None of the pictures should be copied, though every line of the listing must be printed exactly.

Collected material:

==*==

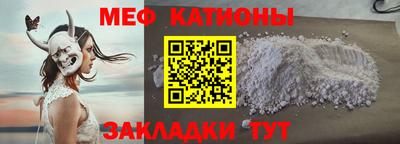 прущая мука Гай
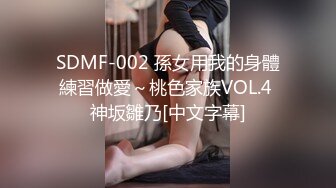 SDMF-002 孫女用我的身體練習做愛～桃色家族VOL.4 神坂雛乃[中文字幕]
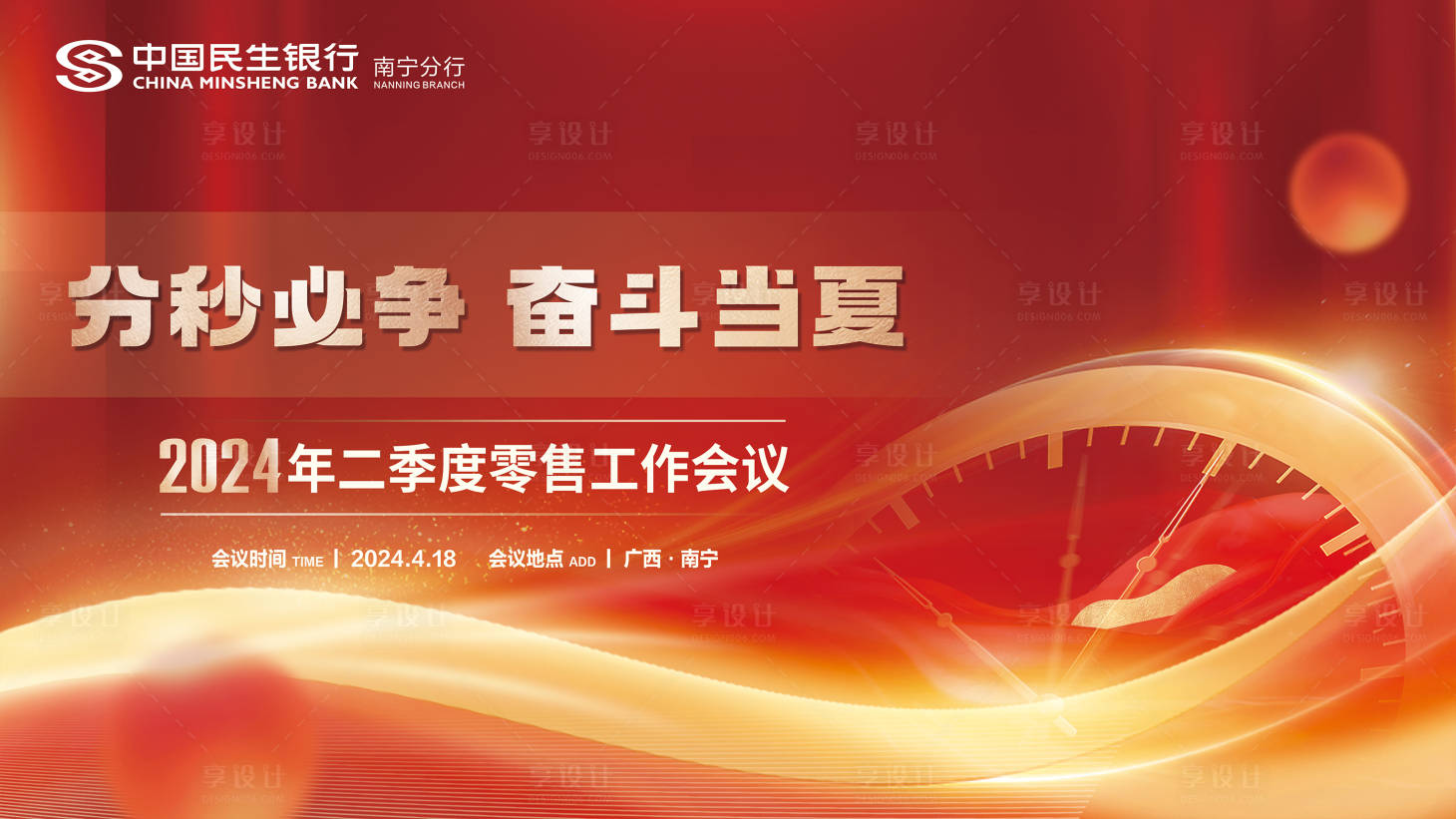 源文件下载【享设计】搜索编号：15780023326779692【年中会议kv】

==*==

Your response:
 прущая мука Гай
 SDMF-002 孫女用我的身體練習做愛～桃色家族VOL.4 神坂雛乃[中文字幕]
 源文件下载【享设计】搜索编号：15780023326779692【年中会议kv】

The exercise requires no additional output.